There appear to be no less than six commonly used ways to measure the length of a boat. Most of the discrepancies have to do with whether stern platforms and bow pulpits are "integral parts of the hull" or are bolted on separately.

**Units:** Linear measure (usually metres/centimetres or feet/inches).

The length from the forward tip of the stem to the aftmost point on the hull. Usually includes any bow or stern appendages that are a structurally integral part of the hull (eg. a swim platform or anchor pulpit moulded as part of the hull), but excludes bowsprits, boomkins, bolted-on pulpits and stern platforms, or other appendages that aren't an integral part of the hull itself.

The length of the design waterline, i.e. the length of the part of the boat that's in the water when she's loaded exactly to the waterline shown on the plans.

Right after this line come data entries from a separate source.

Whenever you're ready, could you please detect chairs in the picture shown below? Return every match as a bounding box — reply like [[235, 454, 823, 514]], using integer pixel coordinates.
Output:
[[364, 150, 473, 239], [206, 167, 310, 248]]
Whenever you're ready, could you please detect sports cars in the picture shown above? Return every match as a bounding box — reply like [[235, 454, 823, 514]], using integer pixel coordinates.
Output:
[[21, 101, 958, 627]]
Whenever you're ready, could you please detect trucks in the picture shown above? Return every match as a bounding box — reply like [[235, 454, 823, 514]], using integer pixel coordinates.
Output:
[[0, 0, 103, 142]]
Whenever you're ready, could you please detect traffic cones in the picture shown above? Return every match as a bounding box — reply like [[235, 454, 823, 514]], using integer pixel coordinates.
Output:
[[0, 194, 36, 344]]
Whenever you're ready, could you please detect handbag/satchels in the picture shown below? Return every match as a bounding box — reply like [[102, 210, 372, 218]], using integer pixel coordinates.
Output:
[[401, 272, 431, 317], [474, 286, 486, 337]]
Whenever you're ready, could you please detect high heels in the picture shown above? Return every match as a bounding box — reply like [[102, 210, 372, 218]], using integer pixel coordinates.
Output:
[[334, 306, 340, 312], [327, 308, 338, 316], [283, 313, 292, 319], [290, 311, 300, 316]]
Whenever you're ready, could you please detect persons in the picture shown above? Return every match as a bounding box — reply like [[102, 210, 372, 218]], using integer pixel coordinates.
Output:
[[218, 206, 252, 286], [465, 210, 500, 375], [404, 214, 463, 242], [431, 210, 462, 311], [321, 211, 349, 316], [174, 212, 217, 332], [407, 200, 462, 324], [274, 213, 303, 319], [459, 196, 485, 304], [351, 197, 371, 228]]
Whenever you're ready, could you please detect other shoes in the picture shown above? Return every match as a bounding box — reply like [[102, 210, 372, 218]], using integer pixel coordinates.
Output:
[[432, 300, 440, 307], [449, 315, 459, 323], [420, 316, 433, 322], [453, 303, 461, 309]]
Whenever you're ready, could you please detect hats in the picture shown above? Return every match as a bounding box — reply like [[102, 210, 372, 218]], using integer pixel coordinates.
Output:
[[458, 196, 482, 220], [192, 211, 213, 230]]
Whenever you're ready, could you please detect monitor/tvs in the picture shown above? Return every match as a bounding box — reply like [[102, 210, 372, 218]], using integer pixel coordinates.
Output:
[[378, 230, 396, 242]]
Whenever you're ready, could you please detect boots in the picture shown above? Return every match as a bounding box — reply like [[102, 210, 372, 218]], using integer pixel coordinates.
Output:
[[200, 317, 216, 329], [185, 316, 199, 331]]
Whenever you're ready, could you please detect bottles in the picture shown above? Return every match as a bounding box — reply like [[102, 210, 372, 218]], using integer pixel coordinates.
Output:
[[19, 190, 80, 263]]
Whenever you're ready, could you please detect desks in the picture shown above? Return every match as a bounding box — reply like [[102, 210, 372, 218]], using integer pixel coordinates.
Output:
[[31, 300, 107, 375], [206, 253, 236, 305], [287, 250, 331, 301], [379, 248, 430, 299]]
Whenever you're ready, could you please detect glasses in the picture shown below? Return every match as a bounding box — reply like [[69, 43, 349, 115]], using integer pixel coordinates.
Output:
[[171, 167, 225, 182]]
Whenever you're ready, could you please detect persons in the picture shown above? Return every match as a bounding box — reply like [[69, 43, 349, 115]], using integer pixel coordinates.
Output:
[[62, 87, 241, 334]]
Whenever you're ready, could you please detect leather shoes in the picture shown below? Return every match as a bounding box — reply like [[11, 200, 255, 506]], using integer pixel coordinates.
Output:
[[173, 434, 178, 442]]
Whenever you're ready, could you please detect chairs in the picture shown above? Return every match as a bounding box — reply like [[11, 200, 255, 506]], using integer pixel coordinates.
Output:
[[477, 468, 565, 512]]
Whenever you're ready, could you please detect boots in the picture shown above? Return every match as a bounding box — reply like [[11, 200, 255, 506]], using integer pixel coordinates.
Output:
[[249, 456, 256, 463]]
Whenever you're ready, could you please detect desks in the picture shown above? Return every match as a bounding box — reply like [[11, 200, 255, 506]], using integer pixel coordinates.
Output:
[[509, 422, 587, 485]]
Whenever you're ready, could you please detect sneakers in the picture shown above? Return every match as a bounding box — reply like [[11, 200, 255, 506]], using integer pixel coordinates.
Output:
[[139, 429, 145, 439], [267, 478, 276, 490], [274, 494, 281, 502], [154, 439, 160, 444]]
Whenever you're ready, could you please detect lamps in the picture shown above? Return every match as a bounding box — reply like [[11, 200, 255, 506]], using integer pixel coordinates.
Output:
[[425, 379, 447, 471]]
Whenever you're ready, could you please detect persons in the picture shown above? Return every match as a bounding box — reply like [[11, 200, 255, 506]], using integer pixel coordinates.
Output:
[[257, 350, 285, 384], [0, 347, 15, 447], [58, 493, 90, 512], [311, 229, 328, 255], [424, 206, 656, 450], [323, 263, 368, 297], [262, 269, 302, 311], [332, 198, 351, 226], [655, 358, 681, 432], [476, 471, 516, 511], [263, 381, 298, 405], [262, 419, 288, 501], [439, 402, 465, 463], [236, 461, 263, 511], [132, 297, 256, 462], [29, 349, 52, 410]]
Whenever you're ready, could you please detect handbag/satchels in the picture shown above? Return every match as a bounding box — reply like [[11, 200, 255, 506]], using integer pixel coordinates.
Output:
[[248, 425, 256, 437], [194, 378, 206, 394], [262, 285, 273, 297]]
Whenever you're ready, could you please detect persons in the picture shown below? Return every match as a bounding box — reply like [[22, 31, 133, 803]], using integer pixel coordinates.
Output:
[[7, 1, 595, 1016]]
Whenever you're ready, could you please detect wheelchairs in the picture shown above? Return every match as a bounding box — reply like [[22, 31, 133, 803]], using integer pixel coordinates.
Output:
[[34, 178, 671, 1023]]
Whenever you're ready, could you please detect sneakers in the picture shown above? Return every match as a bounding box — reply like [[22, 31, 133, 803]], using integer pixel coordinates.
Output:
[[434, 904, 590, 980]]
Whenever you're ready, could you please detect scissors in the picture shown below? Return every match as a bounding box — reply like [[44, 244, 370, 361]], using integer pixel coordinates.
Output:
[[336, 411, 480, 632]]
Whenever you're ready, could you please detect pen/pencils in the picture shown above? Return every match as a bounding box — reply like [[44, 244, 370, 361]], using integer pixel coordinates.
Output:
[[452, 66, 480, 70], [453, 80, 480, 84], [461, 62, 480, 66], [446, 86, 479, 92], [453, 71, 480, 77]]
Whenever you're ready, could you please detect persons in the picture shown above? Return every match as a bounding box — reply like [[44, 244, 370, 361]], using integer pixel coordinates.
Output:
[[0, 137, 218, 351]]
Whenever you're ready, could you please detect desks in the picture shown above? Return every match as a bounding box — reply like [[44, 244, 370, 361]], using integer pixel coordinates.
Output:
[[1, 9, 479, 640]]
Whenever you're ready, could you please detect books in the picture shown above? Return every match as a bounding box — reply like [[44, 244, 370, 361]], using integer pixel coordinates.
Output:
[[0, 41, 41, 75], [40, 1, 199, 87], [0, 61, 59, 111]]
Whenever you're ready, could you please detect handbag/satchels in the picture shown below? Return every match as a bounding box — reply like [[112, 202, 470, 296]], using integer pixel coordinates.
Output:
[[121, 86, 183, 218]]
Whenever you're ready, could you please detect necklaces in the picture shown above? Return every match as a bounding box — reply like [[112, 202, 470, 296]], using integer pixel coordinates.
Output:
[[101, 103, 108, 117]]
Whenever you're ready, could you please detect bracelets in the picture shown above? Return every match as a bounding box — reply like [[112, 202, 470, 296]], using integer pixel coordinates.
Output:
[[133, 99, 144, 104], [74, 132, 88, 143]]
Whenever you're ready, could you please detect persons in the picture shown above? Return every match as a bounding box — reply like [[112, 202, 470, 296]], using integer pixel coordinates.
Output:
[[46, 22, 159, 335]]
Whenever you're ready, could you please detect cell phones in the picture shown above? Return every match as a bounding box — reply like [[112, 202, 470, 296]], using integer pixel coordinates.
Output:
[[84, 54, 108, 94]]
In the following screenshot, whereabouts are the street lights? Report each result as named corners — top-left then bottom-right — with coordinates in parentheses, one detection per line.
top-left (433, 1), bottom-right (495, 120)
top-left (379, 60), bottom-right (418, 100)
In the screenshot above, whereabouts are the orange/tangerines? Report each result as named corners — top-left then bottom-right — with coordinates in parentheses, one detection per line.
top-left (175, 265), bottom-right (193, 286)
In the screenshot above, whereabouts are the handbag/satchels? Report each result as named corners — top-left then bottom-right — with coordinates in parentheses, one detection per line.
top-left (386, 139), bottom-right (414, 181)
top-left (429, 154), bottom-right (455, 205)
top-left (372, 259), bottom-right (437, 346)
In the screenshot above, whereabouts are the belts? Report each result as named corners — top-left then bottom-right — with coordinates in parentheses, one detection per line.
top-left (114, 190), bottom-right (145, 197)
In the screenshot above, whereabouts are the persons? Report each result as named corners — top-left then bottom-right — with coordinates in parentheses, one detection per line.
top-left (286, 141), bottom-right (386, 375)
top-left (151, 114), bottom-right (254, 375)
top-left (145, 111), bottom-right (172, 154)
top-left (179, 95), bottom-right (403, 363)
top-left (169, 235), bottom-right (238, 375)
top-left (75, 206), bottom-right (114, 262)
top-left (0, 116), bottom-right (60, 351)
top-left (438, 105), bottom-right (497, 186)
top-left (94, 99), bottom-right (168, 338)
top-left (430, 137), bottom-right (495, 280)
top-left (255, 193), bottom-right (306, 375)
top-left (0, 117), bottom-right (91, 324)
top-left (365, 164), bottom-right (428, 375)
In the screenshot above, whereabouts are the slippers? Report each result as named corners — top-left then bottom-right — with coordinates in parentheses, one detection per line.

The length from the forward point of the design waterline (same as for L_{WL}) to the centre of the rudder stock. Used mainly for large ships, and rarely mentioned aboard anything under a hundred feet or so.

The length from the foremost point of the deck to the aftmost point of the deck; it leaves out reverse-sloping transoms and most types of integral pulpits.

The overall length of the hull itself. Defined similarly to L_{OA}, but usually excluding bow pulpits.

Depends on which rating rule your boat is subject to. This is usually some combination of LOA, LWL and various parameters describing the shape of the bow and stern overhangs.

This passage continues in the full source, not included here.